Understanding Different Touchpoints and Customer Journey for your Digital Marketing Strategy

Brand-owned Touchpoints

  • These are the interactions of customers with an organization that are solely controlled by the organization,
  • Examples of these are all brand-owned media platforms, also brand-controlled elements of the marketing mix for example the packaging or the attributes of the product itself.

Partner-owned Touchpoints

  • The touchpoints are the customer interactions that involve an experience that is created by the firm itself and one or more partners of said firm.
  • The partners involved can be marketing agencies and communication channel partners.
  • An example would be apps developed by a firm but are available on the Apple App Store.

Customer-owned Touchpoints

  • These customer interactions refer to ones which the brand or partners or others have no control over it is purely based on customers’ own experience.
  • Customers decide on what their own needs are during the need recognition phase of the buying process.
  • The customer’s choice of payment is a good example of a customer-owned touchpoint.
  • The time at which customer touchpoints are most recognizable is during the post-purchase stage of the buying process. Here they are able to figure out for themselves if they are happy or disappointed with their purchases.

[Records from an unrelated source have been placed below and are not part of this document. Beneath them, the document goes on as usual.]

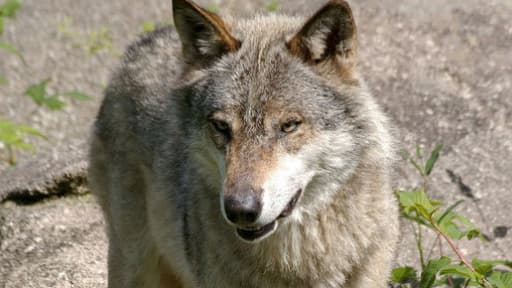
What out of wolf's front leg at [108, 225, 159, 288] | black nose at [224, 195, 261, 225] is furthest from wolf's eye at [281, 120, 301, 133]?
wolf's front leg at [108, 225, 159, 288]

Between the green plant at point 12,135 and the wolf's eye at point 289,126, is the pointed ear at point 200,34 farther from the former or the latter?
the green plant at point 12,135

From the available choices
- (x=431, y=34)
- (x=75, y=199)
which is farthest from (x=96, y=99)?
(x=431, y=34)

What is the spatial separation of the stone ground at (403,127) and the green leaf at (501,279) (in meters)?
1.58

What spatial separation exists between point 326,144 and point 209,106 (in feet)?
1.93

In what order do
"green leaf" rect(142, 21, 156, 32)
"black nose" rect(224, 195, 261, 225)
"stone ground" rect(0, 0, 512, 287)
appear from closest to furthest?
"black nose" rect(224, 195, 261, 225) → "stone ground" rect(0, 0, 512, 287) → "green leaf" rect(142, 21, 156, 32)

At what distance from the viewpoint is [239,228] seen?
156 inches

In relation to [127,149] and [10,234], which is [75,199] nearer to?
[10,234]

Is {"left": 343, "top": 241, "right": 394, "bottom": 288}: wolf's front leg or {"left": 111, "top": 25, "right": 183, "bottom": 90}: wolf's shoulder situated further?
{"left": 111, "top": 25, "right": 183, "bottom": 90}: wolf's shoulder

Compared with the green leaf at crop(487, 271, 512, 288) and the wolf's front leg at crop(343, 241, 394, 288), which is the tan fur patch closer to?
the wolf's front leg at crop(343, 241, 394, 288)

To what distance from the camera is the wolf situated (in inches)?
156

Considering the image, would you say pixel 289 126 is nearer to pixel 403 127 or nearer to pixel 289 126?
pixel 289 126

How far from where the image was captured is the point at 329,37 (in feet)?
13.6

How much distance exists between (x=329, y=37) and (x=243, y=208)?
94cm

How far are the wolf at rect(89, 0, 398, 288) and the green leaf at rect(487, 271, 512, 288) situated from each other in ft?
1.80
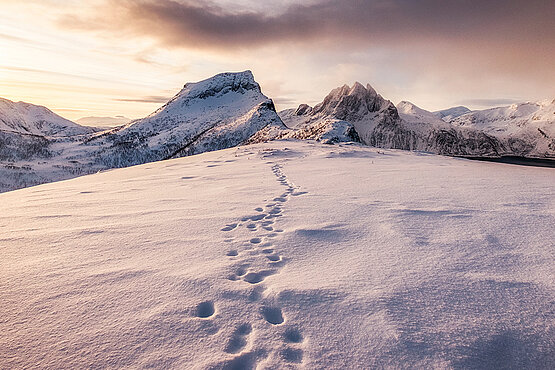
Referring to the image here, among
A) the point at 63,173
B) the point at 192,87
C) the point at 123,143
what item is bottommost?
the point at 63,173

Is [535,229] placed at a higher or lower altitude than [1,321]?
higher

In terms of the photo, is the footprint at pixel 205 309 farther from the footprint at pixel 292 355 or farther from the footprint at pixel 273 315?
the footprint at pixel 292 355

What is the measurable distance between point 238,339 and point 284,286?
73cm

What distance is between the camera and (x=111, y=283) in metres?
2.77

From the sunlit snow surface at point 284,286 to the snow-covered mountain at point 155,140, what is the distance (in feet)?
161

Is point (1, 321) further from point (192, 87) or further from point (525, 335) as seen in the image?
point (192, 87)

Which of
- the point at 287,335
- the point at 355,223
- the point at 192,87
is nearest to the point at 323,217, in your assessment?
the point at 355,223

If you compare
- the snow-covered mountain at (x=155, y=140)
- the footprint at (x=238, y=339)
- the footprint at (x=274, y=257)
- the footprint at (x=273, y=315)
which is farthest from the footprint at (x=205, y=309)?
the snow-covered mountain at (x=155, y=140)

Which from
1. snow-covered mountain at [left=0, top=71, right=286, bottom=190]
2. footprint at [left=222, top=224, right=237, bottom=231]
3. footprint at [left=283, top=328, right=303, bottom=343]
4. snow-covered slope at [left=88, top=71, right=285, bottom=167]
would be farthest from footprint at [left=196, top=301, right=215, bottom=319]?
snow-covered slope at [left=88, top=71, right=285, bottom=167]

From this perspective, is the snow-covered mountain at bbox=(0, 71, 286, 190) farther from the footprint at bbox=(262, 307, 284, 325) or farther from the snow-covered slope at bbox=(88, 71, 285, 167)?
the footprint at bbox=(262, 307, 284, 325)

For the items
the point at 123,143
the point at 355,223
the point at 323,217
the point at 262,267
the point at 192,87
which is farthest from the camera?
the point at 192,87

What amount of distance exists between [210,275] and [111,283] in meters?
0.98

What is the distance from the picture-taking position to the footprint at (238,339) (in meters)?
1.97

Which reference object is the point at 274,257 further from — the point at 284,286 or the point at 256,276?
the point at 284,286
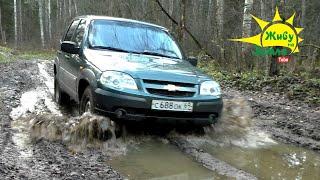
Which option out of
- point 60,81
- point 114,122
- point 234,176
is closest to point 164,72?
point 114,122

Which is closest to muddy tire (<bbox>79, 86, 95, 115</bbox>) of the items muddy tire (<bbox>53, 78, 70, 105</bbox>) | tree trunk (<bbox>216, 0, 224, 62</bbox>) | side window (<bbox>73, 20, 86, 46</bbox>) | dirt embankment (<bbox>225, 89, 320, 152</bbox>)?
side window (<bbox>73, 20, 86, 46</bbox>)

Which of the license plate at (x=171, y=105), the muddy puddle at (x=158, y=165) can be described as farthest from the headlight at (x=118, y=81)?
the muddy puddle at (x=158, y=165)

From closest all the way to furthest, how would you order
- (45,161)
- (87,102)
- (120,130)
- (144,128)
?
(45,161) → (120,130) → (87,102) → (144,128)

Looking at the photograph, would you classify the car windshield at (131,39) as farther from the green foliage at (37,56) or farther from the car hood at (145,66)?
the green foliage at (37,56)

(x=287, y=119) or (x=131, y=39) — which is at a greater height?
(x=131, y=39)

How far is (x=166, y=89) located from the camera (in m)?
5.65

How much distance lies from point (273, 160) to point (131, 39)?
2.86 m

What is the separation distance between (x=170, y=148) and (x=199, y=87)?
0.89 m

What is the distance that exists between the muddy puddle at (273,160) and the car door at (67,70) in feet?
8.18

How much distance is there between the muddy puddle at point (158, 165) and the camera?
4.68 meters

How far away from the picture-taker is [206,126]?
6.49m

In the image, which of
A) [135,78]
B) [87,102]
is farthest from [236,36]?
[135,78]

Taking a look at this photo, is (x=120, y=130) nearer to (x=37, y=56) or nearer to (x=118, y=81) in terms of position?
→ (x=118, y=81)

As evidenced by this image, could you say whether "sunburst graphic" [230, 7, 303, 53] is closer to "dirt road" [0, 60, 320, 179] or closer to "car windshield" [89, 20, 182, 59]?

Social/External and Independent Touchpoints

  • These touchpoints recognize the important roles of others in the customer experience.
  • There are many external touchpoints that can influence a customer during their buying process, for example, other customers, peer reviews, independent information sources such as TripAdvisor, or social media influencers.

We also need to understand the consumer journey to understand the impact of different touchpoints on our digital marketing strategy.

The Customer Journey consists of three stages:

  1. Pre-Purchase
  2. Purchase
  3. Post-Purchase

Each touchpoint mentioned above is prevalent in each stage of the customer journey. It is important for companies to get information from these touchpoints and then feed it back into previous experiences of each part of the customer journey this information can then be combined to help predict what the future experience of the customers will be in regard to your brand and can also help with the development of strategies to help ensure that these future experiences are greater than ones previous.